Nancy Bédard re-elected at the head of the FIQ

(Montreal) The president of the FIQ, Nancy Bédard, was re-elected for another four-year term at the head of the large nursing union organization.







Lia Levesque
The Canadian Press

Her opponent for the post of president, Denyse Joseph, who was vice-president of the federation, was therefore beaten. The FIQ did not want to reveal the percentage of support for each one.

“It was an important vote of confidence that was given to me. I take it with great humility, ”said M.me Bédard in interview with The Canadian Press, after the proclamation of his re-election.

The Interprofessional Health Federation represents the vast majority of nurses in Quebec. It has 76,000 members: nurses, nursing assistants, respiratory therapists and other healthcare professionals.

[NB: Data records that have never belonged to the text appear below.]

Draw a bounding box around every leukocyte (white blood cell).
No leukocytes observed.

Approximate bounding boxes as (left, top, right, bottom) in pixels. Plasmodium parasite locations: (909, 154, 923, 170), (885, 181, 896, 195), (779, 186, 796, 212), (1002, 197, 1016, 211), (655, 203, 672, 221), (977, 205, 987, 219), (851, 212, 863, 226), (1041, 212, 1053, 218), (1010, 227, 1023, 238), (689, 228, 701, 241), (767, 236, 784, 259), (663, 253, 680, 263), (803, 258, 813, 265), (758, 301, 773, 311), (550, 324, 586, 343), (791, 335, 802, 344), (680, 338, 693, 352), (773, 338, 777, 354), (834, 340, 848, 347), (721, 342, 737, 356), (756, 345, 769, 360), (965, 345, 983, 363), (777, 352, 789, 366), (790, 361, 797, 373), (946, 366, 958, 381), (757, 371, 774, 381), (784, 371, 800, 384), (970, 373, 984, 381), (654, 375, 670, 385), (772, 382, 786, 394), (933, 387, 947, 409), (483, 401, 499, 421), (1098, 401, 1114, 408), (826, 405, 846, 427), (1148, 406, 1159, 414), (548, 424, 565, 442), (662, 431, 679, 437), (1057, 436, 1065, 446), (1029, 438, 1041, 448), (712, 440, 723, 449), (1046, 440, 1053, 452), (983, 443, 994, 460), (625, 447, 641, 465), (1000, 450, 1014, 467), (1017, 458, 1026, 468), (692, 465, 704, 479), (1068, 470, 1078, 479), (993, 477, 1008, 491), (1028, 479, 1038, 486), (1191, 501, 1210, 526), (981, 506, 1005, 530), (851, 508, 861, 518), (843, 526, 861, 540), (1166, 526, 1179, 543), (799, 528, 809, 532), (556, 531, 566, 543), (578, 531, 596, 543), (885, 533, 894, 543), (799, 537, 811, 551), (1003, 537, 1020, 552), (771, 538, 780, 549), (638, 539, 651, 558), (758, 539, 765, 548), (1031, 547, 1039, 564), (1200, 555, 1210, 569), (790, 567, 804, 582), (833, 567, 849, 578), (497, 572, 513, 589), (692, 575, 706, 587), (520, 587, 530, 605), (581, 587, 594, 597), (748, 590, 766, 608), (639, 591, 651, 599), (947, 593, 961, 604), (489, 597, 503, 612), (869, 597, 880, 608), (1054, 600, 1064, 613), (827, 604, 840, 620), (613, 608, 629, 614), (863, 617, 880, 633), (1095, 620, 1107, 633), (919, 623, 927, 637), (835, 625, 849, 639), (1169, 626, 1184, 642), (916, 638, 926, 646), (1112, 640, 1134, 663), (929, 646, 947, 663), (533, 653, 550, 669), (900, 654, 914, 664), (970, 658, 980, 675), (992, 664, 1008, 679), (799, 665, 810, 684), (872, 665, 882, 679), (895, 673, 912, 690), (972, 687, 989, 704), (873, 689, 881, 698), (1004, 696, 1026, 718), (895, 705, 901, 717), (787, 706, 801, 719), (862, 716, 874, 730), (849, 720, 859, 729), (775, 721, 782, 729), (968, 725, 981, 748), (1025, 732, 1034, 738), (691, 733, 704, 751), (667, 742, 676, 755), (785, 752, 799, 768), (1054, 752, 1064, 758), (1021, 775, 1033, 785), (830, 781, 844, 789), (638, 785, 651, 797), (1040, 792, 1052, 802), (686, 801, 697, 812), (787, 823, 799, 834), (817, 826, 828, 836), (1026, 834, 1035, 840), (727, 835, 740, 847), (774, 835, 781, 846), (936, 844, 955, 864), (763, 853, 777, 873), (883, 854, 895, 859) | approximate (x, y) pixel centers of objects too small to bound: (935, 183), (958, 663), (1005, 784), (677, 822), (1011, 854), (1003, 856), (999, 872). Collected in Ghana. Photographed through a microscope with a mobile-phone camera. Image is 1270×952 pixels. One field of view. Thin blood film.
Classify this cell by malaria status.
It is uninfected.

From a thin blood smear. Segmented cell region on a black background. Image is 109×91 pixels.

Priorities: collective agreement and ratios

Mme Bédard has two priorities: complete negotiations for the renewal of the collective agreement and continue the fight to obtain better nurse-patient ratios.

The FIQ has already reached an agreement in principle with Quebec on the working conditions of its members, but it does not include salaries and regional disparities – issues that are normally negotiated at the central table by the inter-union common front or a central trade union.

On May 25, seeing that it still had not concluded an agreement on salaries, after more than a year, the FIQ announced that it was going to seek strike mandates from its members.

However, on May 29, the FTQ, a central labor union, reached a comprehensive agreement with Quebec, which includes salary increases. This agreement in principle provides for a 2% increase over three years.

“Look for a salary increase”

Despite everything, Mme Bédard refuses to resign himself and take it for granted that its members will receive these 2% salary increases for three years.

She argues that there are “other ways to seek salary enhancement”, including intervening at the level of salary scales or in the storage of jobs (which are used for pay equity).

To support her thesis, she recalls that Prime Minister François Legault had set out three priority employment groups: teachers, orderlies and nurses.

And Mme Bedard believes that the merchandise has not yet been delivered with “differentiated offers” for nurses, unlike the other two job titles.

Now that the FIQ convention has ended, “we are going back to the table tomorrow” to negotiate, warns the union leader. And she expects “an intensification of negotiations in the coming days”.

It is following these negotiations that the FIQ will see what will happen to the consultation of its members on a strike mandate.